▶ [Task prompt]:
Write out exactly the lines from the one that contains "Parteien streiten in" down to the last line of the material below, keeping both ends and omitting pictures.

▶ [Material provided]:

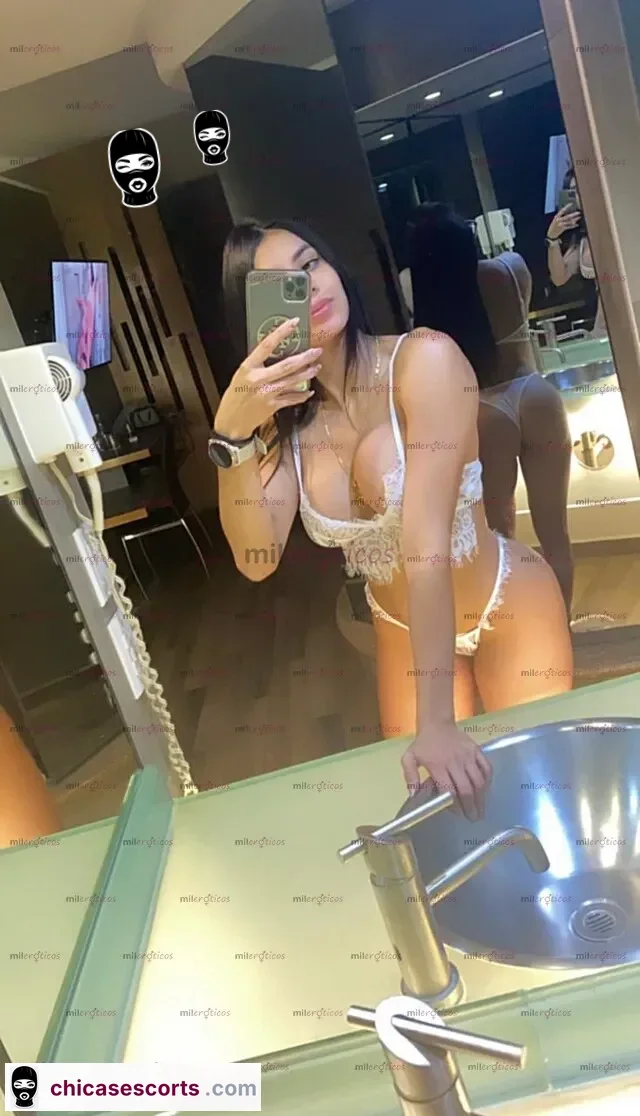 Foto de Con Lugar BáTeme La Leche Solo Hoy Y MañAna Activa Full Time ConóCeme Ya — imagen 3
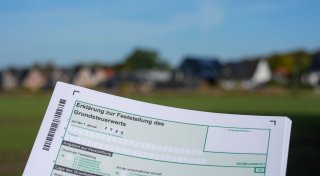Parteien streiten in Beverungen um richtige Bemessung der Grundsteuer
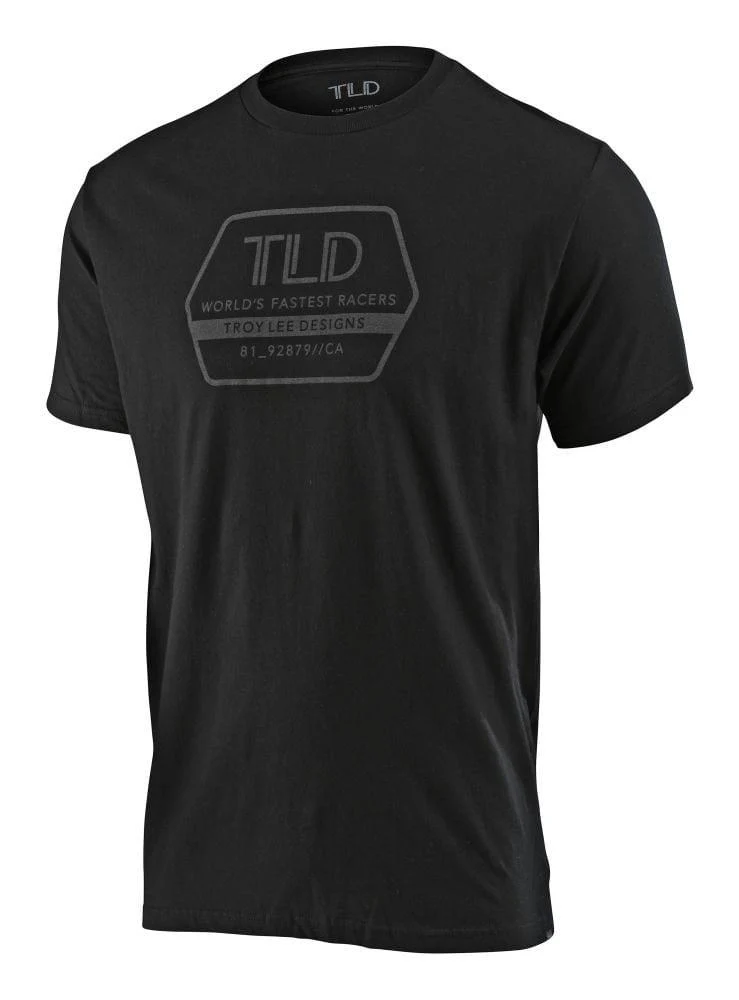 Troy Lee Designs Factory Tee - Image 3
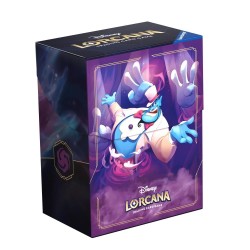 Disney Lorcana TCG - Le retour d'Ursula - Deckbox Génie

▶ [Answer box]:
Parteien streiten in Beverungen um richtige Bemessung der Grundsteuer
 Troy Lee Designs Factory Tee - Image 3
 Disney Lorcana TCG - Le retour d'Ursula - Deckbox Génie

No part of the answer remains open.